Tot slot heeft het hof meegewogen dat door verschillende derden, betrokkene 2, betrokkene 1 en betrokkene 3, is verklaard dat de arrestatiebevelen gebaseerd waren op onware beschuldigingen en/of dat er niet genoeg bewijs was om een arrestatiebevel uit te vaardigen en/of dat er familieproblemen aan ten grondslag lagen.

Gelet op het vorenstaande in onderlinge samenhang bezien is het hof van oordeel dat niet aannemelijk is geworden dat de jegens aangever en broer van aangever uitgevaardigde arrestatiebevelen hun grondslag vonden in het voornoemde strafrechtelijke onderzoek en niet door toedoen van de verdachte zijn opgemaakt en gebruikt.
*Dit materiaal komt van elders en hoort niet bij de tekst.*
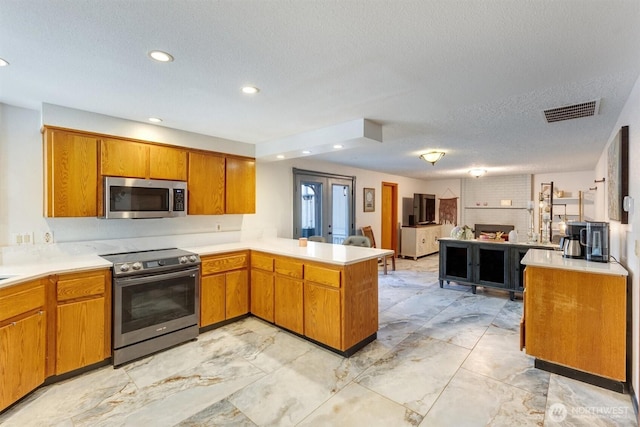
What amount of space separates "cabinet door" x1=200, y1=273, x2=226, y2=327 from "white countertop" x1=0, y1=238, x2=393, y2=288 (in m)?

Het hof verwerpt het verweer.

Verweer inzake het ontbreken van wederrechtelijke vrijheidsberoving van aangever

De verdediging heeft ter terechtzitting in hoger beroep betoogd dat de verdachte voorts van het onder feit 1. tenlastegelegde feit dient te worden vrijgesproken. Hiertoe heeft de verdediging zich op het standpunt gesteld dat de ten laste gelegde vrijheidsberoving niet wederrechtelijk is geweest, nu de staande houding van aangever plaatsvond wegens opvallend rijgedrag en de politie haar controlebevoegdheid uitoefende.

Het hof overweegt als volgt.

Het hof stelt de volgende feiten en omstandigheden vast.
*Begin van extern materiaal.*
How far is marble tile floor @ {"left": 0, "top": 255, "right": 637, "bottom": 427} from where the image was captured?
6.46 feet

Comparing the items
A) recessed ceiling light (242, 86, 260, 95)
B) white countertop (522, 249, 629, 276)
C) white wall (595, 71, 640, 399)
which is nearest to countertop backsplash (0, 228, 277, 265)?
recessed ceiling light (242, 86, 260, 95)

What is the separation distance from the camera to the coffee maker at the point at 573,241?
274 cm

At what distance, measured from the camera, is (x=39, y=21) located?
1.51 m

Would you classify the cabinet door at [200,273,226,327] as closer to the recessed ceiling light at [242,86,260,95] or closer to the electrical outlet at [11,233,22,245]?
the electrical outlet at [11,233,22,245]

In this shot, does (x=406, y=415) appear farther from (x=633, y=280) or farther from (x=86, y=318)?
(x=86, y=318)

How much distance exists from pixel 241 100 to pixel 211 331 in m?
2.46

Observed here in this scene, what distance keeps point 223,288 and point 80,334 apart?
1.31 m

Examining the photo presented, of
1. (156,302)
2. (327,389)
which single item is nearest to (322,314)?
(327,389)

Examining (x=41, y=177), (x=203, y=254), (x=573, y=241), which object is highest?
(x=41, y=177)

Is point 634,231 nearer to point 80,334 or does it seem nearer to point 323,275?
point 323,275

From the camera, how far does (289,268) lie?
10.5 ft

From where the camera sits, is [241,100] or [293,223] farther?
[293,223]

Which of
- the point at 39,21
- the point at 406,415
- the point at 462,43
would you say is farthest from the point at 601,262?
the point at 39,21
Aangever heeft op 19 februari 2012 toen hij in Brabant-Noord met een op zijn naam gestelde auto reed, een stopteken van de politie gekregen, waarna zijn auto is stilgezet en klemgezet met assistentie van zeven politieagenten en meerdere politievoertuigen. Op grond van het proces-verbaal waarin dit stilzetten is gerelateerd is de aanleiding hiervoor geweest het bevragen van het kenteken van de auto waarin aangever reed naar aanleiding van opvallend rijgedrag door de bestuurder van deze auto. De tenaamgestelde van deze auto stond als volgt gesignaleerd:

OVP ten behoeve van de autoriteiten van Irak ter zake meervoudige moord en leiding geven aan een criminele organisatie met een terroristisch oogmerk bij aantreffen contact met airs van het mn van jus en veiligheid (…) en klpd ipol interpol (…).’

Omdat de politie geen contact kon krijgen met de in de signalering vermelde afdelingen van het ministerie van Veiligheid en Justitie en het KLPD, is besloten om aangever na enige tijd – een uur ongeveer - weer te laten vertrekken.
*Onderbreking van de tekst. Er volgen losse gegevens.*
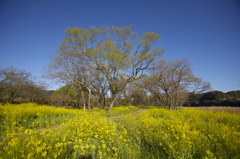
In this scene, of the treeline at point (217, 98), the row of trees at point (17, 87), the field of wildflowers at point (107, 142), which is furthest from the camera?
the treeline at point (217, 98)

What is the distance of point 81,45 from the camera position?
1423 cm

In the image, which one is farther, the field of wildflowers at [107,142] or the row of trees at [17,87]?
the row of trees at [17,87]

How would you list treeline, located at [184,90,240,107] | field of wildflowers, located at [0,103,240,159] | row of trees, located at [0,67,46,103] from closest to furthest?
field of wildflowers, located at [0,103,240,159]
row of trees, located at [0,67,46,103]
treeline, located at [184,90,240,107]

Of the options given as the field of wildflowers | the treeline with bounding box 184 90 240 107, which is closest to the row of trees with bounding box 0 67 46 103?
the field of wildflowers

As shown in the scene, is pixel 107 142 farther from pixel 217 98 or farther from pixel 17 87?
pixel 217 98

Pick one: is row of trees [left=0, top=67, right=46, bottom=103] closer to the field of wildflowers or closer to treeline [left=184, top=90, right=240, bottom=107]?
the field of wildflowers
Anders dan de verdediging heeft gesteld, leidt het hof uit het hiervoor genoemde proces-verbaal af dat aangever de politie opviel door zijn rijgedrag, maar dat het geven van een stopteken aan aangever en het stilzetten en het klemzetten van de auto waarin aangever reed, niet eerder heeft plaatsgevonden dan na kennisname en op grond van de uit het arrestatiebevel voortvloeiende signalering. Dit vond derhalve niet (mede) plaats op grond van de Wegenverkeerswet 1994. Dit vindt bevestiging in het aantal betrokken politieambtenaren en politievoertuigen, dat immers excessief is voor opvallend rijgedrag, maar passend bij de aanhouding van een persoon met deze signalering.

De vraag of aangever door de politie van zijn vrijheid is beroofd, beantwoordt het hof bevestigend. Dat aangever op het moment van stilzetten van zijn auto niet langer vrij was om te gaan en staan waar hij wilde, blijkt immers uit die omstandigheid dat zijn auto door de politie was klem gezet, de aanwezigheid van zeven verbalisanten en dat is geverbaliseerd dat de politie aangever op een gegeven moment heeft laten vertrekken. Aangever heeft ook gezegd dat hij langere tijd heeft vastgestaan in Brabant.

In het vorengaande is reeds overwogen dat het jegens aangever uitgevaardigde internationale arrestatiebevel vals is. Hieruit volgt de wederrechtelijkheid van de vrijheidsberoving naar aanleiding van het bevel.

Het hof verwerpt het verweer van de verdediging.

Bewezenverklaring

  • Feit 1 primair: opzettelijk iemand wederrechtelijk van de vrijheid doen beroven, terwijl hij gebruik maakt van macht, gelegenheid of middel hem door zijn ambt geschonken.

  • Feit 2 primair: doen plegen van gijzeling, terwijl hij gebruik maakt van macht, gelegenheid of middel hem door zijn ambt geschonken.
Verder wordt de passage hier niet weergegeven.